Innovation Hits the Road
Saskatoon-based firm develops tools to assess road conditions without digging
In order to meet the ongoing demands of private and commercial transportation, a well-maintained road system is critical to the success of any region. Yet the cost of such maintenance poses a major challenge for municipal and provincial transportation authorities, especially in light of the punishment Canada’s weather regularly inflicts on paved surfaces.
A Saskatoon-based firm is confronting that challenge, making it possible to optimize public spending on repairs and upgrades to roads. PSI Technologies Inc. has created new tools to enhance the assessment of a road’s physical state, along with techniques for using recycled materials to rehabilitate and strengthen road structure.
According to PSI president Curtis Berthelot, its diagnostic systems make it possible to accurately determine the integrity and performance of any given roadway without the need for costly, time-consuming digging. Instead, sophisticated monitoring equipment such as ground-penetrating radar or falling-weight deflectometers provide this information non-destructively.
“The highways department might have a fixed budget to do 10 km of road,” he explains. “By using our engineering protocols, they could surgically reinforce the sections of the road that need strengthening, and then resurface all of it, so that they end up doing 25 km instead of 10.”
In addition, the company can apply the by-products of heavy industry to road repairs, employing waste materials in an environmentally beneficial way. This has become important in the West, which has fewer sources of gravel for use in roadbeds.
Founded in 1998, PSI has developed its technology in collaboration with the National Research Council of Canada’s Industrial Research Assistance Program (NRC-IRAP). The initiative offers a range of technical and business-oriented advisory services along with potential financial support to growth-oriented small and medium-sized enterprises.
Delivered by an extensive integrated network of Industrial Technology Advisors (ITAs)—a group of some 240 professionals in 100 communities across the country—NRC-IRAP supports innovative research, development and commercialization of new products and services.
“Equipment capitalization, and interpretation and software requirements were so large that a small start-up company could never afford to build it,” Berthelot explains, noting that the results of this research investment far exceeded anyone’s expectations. “Our company wouldn’t exist if it hadn’t been for that seed money from NRC-IRAP and their faith in what we thought we could do. We never would have gotten to where we are now without this funding the initial projects.”

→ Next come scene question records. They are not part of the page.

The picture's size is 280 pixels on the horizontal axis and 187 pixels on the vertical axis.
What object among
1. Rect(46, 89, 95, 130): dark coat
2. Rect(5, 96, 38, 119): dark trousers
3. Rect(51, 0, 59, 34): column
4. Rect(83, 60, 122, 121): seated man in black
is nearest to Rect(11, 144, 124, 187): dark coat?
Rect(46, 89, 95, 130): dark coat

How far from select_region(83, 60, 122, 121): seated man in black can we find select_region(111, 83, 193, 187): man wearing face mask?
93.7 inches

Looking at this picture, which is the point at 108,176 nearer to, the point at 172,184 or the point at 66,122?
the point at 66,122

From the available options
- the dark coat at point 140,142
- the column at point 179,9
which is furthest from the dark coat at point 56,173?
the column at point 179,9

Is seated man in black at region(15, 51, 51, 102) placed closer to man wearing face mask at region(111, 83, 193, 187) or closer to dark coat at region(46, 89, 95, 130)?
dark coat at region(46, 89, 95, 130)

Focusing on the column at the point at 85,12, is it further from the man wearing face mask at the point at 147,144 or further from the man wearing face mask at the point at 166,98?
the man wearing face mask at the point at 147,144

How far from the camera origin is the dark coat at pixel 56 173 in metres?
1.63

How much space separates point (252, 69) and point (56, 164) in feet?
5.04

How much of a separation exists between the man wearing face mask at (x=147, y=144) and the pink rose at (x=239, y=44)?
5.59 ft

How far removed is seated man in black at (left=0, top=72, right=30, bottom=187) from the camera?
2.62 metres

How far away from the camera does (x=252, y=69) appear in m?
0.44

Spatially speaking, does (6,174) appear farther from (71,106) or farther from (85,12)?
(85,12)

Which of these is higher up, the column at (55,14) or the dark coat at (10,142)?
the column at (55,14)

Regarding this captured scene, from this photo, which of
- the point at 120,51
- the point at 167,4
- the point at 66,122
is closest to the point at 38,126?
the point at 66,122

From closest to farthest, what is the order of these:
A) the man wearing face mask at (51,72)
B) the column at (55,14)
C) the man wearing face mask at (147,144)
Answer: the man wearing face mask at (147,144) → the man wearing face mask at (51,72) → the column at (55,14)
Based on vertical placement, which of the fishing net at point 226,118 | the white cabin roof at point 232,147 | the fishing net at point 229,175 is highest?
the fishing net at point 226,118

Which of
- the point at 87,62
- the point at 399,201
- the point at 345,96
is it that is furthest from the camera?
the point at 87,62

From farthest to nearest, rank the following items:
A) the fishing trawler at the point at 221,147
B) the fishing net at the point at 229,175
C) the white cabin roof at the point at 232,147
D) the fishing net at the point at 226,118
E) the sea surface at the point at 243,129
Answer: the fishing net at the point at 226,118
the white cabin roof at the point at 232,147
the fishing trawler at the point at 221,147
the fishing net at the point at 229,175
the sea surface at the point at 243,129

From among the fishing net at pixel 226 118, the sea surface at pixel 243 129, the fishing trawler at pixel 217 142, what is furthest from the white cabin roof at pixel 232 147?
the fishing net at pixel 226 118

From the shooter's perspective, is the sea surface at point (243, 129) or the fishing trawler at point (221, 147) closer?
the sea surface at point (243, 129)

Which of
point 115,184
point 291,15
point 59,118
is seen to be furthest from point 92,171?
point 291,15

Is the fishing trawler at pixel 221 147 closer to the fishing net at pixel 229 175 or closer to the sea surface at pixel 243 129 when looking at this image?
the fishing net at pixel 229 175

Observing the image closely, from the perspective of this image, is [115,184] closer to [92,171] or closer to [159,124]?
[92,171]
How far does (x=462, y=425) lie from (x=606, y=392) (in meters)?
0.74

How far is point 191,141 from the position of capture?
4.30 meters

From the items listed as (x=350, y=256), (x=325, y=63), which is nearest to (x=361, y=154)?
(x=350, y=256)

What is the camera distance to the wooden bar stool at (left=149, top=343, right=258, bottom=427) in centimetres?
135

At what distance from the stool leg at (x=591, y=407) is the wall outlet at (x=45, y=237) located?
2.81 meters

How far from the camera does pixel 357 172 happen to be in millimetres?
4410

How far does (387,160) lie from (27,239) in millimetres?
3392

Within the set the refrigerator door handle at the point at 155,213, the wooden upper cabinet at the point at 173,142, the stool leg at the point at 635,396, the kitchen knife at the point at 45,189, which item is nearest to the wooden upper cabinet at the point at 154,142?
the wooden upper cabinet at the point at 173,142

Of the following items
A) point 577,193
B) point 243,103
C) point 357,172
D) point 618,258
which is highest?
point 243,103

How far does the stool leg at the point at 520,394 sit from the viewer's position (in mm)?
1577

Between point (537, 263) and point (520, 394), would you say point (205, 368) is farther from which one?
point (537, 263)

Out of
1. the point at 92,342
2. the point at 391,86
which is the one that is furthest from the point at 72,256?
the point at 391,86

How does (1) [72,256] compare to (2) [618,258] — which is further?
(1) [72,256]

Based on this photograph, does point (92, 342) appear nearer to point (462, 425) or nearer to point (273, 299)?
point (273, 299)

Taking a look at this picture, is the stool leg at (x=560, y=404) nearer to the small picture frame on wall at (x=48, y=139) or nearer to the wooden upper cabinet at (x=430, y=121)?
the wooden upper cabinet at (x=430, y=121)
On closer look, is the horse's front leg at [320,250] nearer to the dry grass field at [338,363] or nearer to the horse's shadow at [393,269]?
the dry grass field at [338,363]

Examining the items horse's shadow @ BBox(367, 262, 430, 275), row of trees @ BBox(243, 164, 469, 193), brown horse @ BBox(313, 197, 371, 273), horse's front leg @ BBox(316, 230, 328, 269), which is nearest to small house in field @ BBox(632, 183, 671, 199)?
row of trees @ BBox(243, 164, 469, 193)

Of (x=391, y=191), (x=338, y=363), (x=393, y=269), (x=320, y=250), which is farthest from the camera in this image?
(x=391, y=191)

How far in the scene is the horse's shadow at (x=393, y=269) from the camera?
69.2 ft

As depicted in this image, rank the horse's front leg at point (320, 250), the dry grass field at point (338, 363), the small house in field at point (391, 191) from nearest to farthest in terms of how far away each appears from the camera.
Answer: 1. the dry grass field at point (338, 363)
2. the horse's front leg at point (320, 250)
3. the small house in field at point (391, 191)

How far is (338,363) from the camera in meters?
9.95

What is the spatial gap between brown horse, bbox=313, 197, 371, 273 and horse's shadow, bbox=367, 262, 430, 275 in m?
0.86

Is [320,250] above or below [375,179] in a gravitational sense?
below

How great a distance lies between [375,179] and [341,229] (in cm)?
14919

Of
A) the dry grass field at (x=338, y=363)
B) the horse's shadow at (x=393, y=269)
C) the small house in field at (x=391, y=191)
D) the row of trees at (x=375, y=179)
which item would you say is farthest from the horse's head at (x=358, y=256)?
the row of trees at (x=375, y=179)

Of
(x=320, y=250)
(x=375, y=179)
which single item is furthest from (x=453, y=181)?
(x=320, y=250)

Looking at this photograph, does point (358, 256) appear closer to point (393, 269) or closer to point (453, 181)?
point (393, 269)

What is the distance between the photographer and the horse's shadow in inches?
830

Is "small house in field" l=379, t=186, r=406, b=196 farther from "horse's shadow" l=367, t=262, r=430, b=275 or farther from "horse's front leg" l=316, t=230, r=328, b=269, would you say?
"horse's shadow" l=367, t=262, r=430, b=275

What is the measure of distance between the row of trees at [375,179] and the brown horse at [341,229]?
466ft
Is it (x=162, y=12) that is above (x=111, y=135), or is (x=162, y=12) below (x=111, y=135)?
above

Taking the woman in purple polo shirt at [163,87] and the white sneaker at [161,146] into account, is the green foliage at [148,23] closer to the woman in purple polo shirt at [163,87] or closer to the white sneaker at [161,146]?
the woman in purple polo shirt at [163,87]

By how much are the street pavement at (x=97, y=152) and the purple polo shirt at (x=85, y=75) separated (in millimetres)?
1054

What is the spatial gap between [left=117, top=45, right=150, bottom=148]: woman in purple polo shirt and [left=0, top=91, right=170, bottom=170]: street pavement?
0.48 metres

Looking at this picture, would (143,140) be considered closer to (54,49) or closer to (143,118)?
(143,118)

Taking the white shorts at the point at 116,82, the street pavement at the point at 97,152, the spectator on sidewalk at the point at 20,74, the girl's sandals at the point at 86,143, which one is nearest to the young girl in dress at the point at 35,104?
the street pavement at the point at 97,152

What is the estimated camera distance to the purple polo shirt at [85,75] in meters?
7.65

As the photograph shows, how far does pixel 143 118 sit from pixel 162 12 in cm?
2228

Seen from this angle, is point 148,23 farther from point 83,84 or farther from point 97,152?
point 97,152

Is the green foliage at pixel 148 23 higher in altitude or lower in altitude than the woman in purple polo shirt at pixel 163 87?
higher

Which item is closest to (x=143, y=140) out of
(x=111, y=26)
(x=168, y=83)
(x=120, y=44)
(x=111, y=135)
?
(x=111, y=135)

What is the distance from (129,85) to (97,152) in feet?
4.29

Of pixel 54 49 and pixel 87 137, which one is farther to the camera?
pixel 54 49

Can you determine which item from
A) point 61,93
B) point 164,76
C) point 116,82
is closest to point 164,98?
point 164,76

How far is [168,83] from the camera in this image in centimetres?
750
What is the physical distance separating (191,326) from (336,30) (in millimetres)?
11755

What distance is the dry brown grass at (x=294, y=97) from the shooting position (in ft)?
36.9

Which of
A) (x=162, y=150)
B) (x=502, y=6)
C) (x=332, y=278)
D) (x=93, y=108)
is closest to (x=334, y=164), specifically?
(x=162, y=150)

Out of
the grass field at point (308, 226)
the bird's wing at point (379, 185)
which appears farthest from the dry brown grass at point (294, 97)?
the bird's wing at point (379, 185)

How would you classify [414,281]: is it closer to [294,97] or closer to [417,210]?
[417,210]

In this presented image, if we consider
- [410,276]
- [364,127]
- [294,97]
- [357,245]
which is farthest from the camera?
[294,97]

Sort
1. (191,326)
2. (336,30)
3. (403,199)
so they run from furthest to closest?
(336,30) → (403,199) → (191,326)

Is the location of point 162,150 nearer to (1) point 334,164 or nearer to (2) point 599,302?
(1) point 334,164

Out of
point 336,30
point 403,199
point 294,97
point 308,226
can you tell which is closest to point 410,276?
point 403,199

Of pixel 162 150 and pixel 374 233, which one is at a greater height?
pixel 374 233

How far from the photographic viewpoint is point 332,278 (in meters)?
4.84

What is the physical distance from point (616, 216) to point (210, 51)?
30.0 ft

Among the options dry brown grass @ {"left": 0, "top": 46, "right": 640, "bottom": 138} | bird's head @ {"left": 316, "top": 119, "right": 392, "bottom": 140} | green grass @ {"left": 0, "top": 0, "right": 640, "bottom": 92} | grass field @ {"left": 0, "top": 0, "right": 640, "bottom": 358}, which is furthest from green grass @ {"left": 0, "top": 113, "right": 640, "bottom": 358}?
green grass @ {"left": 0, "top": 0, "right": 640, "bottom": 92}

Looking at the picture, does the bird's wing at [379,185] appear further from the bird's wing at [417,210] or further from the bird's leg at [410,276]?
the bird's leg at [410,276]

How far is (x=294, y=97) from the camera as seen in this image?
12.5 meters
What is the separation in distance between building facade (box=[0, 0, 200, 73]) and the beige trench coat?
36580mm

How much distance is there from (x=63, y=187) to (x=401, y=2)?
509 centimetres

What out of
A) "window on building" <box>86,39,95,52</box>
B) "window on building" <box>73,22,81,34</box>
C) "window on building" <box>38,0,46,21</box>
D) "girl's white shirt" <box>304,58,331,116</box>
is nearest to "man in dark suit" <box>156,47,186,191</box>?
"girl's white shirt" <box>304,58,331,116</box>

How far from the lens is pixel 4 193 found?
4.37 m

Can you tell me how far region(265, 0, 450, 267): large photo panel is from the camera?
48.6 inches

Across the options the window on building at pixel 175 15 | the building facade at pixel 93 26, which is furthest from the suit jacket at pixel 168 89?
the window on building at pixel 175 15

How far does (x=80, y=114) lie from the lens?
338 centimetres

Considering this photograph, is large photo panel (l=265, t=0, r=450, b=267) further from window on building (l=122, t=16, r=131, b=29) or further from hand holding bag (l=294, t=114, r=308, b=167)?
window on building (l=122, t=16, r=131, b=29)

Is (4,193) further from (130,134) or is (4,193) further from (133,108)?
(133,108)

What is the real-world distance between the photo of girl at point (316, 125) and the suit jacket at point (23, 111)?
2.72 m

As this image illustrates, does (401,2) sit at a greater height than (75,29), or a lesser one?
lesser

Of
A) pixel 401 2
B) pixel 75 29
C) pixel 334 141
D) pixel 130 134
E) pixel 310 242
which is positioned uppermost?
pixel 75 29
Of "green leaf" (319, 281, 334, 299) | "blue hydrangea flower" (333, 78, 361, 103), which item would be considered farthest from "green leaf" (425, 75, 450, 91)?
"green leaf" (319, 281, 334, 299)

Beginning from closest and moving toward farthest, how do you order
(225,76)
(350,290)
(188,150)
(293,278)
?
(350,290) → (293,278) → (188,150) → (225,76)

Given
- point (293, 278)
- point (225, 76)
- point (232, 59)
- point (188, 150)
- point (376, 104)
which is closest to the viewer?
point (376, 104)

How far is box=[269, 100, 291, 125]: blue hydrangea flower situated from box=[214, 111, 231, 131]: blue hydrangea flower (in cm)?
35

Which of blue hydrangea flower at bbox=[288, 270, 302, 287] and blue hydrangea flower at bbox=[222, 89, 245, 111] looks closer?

He also credits the role of NRC-IRAP ITAs Lakkavally Chandramohan and Dennis Bellevue, who were instrumental in helping PSI convince Saskatchewan Highways to let the company demonstrate the feasibility of its methods on working roadways.
“It’s been a good partnership all around,” says Berthelot, who foresees 35 to 40 percent growth for PSI as the company begins to target national and international markets. “Now we’re at the point of changing the way the province designs and manages roads. Quite frankly, I think this is going to change the entire road engineering business.”